Laura Newburgh comes to Yale after being a Dunlap Postdoctoral Fellow at the University of Toronto. While there Laura and her colleagues proposed two radio astronomy facilities (CHIME and HIRAX) in order to collect data from the 21cm line of hydrogen to learn about the expansion history of the Universe in the poorly probed era from redshifts of 0.8 to about 2.5. In Laura’s words: “We’re building a large radio interferometer to measure neutral hydrogen trapped in galaxies. The large scale distribution of those galaxies can be used as a tracer for the expansion of the Universe, which will allow us to understand the driver of that expansion: dark energy.” Laura also has a second detector development program focused on the next generation of Cosmic Microwave Background (CMB) polarization measurements.

Asked what would be the most exciting outcome of her work Laura said “We could find that dark energy is dynamical, which would entirely change what models we would use to describe it.”

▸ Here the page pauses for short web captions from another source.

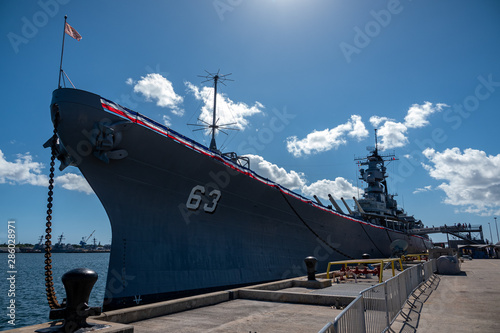 Battleship USS Missouri with sun, blue sky, and clouds at Pearl Harbor, Hawaii Wallpaper Mural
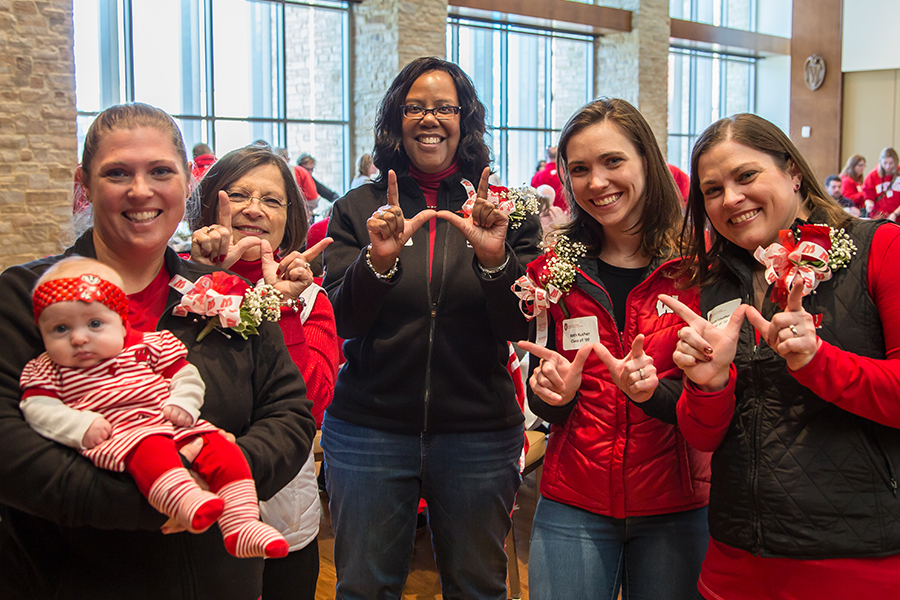 "photo of School of Nursing Dean Linda Scott with School of Nursing alumni dressed in Badger red, making the Wisconsin ""W"" symbol with their hands"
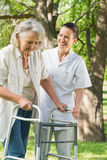 Female assisting mature woman with walker at park Royalty Free Stock Photos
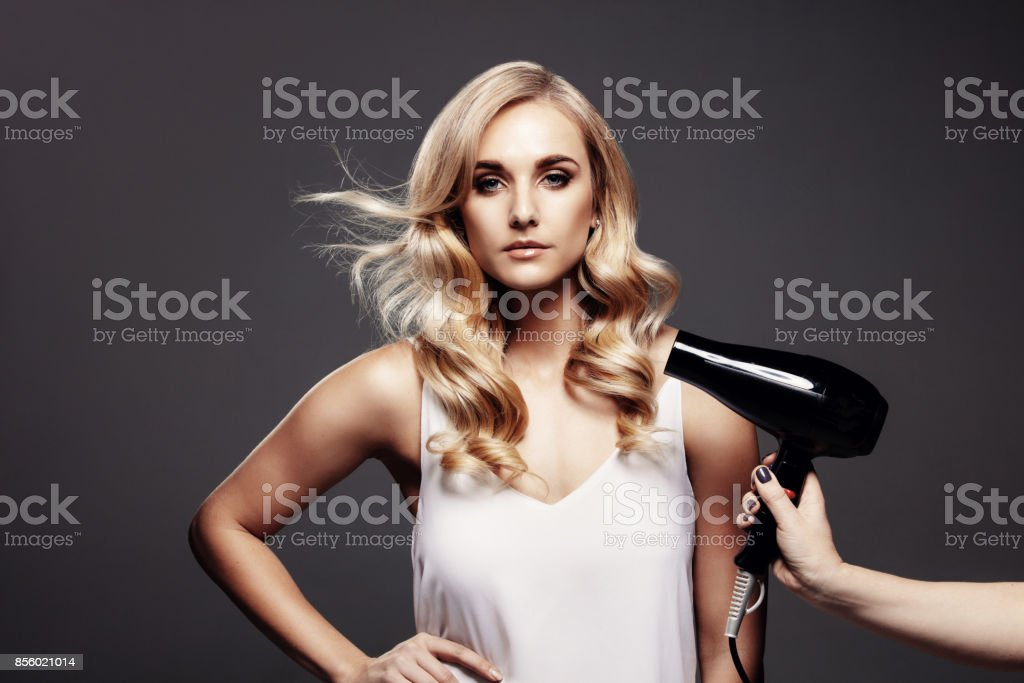 Gorgeous blond woman in a studio with hair dryer stock photo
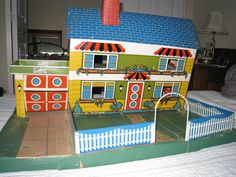 "1950s Eagle Canada tin litho dollhouse DH-408. Front view. ""The box becomes the yard""  The garage door lifts up and down."
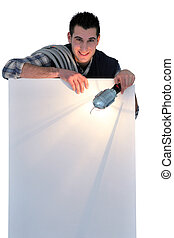 Electrician holding lamp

David Moore is returning to Yale where he double majored in Math and Physics, receiving his degree in 2006. Most recently Dave has been at Stanford working on a search for neutrinoless double beta decay with the Enriched Xenon Observatory (EXO). Commenting on the state of the field Dave said “Experiments have been searching for neutrinoless double beta decay for more than 30 years, but experiments are finally reaching the sensitivities needed to see this decay if the masses are close to the lower bounds implied by neutrino oscillations.”

While at Stanford Dave and his colleagues also devised a plan for a table-top sub-attonewton force sensor using optically levitated microspheres that can facilitate a search for milli-charged objects and to test gravity at the micron distance scale.

Moore’s experiment, which he plans to build in Wright Lab, has the potential for big physics reach. “It may be possible that our first hints of new phenomena related to some of the major outstanding questions in high energy physics actually come from precision measurements of tiny effects in low-energy experiments.”